EXERCISE INSTRUCTIONS:
• A. Write out the part of the thread on skills assessment from "## sbj (Aug" to "those hardware stuff.".
• B. In the thread on skills assessment, what concern does fishy242 raise about ANZSCO code 233411 Electronics Engineer, and why? Answer in one to three sentences.

Those 2 years of deduction can be before last 10 years but after ICT major graduation. So lets say you graduated Bachelor of Engineering in 2005 then last 10 years are from 2018 - 2008 and then those 3 year 2005-2008 will be used for deductions.

Cheers.


----------



## sbj (Aug 29, 2012)

fishy242 said:


> Hi,
> 
> I am starting to apply for 189, as a first step I need to do skill assessment. I am a Degree holder of Bachelor of Engineering, major in Computer Engineering. And I have over 10 years of experience of embedded system software / firmware development. I checked from the ANZSCO list 233411 Electronics Engineer cover embedded software, however my job experience didn't cover circuit design, electronic component those hardware stuff.
> 
> ...


Hi, even i am in same situation :brick:
are you from ECE background or CS background ?
did u receive your ACS result


----------



## nikhil165 (Feb 28, 2019)

sbj said:


> Hi, even i am in same situation :brick:
> are you from ECE background or CS background ?
> did u receive your ACS result


Hi ,
I am also from the same background. BE in ECE and Embedded software programming. 
Kindly let me know the ANZSCO code 261312 is the correct one, also which skills assessment should I go?


----------

INFORMATION PROVIDED:
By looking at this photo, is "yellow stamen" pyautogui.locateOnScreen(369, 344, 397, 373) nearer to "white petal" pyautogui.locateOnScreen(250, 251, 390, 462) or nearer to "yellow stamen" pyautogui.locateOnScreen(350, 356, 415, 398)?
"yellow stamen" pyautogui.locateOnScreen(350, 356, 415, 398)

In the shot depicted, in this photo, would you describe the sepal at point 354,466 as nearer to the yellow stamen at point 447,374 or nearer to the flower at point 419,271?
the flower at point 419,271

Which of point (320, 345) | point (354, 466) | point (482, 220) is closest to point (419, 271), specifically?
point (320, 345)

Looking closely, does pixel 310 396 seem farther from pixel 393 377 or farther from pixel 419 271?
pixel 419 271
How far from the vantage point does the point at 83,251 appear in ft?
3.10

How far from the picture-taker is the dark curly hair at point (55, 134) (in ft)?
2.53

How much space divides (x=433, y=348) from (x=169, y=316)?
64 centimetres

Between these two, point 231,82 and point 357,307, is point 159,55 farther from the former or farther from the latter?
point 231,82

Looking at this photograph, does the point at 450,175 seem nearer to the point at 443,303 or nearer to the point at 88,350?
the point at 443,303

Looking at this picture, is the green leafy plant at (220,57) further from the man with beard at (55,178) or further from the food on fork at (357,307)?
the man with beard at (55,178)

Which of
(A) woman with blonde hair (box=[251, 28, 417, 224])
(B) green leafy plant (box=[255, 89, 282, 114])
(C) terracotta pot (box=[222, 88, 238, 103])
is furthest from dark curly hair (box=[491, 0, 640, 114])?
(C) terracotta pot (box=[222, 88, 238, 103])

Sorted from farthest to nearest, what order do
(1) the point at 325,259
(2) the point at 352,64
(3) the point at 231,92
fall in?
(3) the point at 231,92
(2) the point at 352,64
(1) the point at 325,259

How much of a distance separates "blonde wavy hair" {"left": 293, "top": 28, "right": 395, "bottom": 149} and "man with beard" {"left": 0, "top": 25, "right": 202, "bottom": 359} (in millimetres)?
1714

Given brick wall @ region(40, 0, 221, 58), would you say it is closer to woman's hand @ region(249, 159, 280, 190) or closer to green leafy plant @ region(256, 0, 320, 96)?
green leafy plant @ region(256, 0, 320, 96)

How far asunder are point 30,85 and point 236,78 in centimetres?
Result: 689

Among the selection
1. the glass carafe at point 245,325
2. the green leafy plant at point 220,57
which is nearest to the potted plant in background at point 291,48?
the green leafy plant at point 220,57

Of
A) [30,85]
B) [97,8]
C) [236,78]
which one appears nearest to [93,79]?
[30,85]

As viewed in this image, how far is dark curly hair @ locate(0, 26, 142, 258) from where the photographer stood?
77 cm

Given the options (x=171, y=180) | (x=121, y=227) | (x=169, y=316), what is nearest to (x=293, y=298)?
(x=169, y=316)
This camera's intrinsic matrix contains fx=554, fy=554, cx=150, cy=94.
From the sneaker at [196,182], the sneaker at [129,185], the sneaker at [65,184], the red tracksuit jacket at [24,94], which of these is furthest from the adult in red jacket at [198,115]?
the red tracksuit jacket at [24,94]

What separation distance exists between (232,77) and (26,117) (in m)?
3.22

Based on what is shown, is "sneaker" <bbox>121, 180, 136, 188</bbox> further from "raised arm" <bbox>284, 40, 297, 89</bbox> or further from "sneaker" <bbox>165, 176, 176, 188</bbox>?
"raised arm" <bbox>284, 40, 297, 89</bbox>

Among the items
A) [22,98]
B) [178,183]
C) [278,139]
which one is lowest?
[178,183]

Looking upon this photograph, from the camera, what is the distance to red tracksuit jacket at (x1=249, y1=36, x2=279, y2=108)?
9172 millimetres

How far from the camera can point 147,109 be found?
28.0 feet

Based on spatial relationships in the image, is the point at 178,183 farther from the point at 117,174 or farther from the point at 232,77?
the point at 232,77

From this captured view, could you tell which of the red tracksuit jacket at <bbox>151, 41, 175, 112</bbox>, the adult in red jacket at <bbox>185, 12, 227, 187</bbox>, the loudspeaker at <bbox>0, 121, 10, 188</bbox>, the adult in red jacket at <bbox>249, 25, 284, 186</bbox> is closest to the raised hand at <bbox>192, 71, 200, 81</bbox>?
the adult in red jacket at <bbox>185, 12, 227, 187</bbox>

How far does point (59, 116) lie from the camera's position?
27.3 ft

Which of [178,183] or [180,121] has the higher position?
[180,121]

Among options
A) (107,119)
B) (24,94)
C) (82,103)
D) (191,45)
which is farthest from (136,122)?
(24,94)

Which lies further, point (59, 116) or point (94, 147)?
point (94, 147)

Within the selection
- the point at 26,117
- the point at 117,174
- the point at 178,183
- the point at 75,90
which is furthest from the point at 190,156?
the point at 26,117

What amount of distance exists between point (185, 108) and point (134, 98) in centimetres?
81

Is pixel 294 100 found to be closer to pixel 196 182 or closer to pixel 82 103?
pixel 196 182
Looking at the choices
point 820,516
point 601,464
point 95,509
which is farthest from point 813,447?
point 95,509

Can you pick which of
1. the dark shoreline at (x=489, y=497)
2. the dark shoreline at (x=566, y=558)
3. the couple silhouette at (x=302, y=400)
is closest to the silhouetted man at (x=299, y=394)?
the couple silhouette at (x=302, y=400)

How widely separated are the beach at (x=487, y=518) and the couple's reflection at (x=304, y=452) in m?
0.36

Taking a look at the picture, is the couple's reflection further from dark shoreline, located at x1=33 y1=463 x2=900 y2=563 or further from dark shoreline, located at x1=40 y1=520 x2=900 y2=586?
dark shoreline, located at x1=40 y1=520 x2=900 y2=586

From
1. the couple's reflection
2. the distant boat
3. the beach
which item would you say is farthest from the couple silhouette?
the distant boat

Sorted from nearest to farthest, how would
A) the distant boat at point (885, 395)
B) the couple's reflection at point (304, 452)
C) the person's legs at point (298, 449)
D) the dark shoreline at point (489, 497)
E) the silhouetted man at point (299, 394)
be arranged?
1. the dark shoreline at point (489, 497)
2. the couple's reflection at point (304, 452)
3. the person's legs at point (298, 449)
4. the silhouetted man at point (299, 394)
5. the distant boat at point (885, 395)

RESPONSES IN ORDER:
• A.
## sbj (Aug 29, 2012)

fishy242 said:


> Hi,
> 
> I am starting to apply for 189, as a first step I need to do skill assessment. I am a Degree holder of Bachelor of Engineering, major in Computer Engineering. And I have over 10 years of experience of embedded system software / firmware development. I checked from the ANZSCO list 233411 Electronics Engineer cover embedded software, however my job experience didn't cover circuit design, electronic component those hardware stuff.

• B. The code covers embedded software, but fishy242's job experience did not include circuit design, electronic components or other hardware work. Because of this, the code may not match fishy242's background even though it covers embedded software.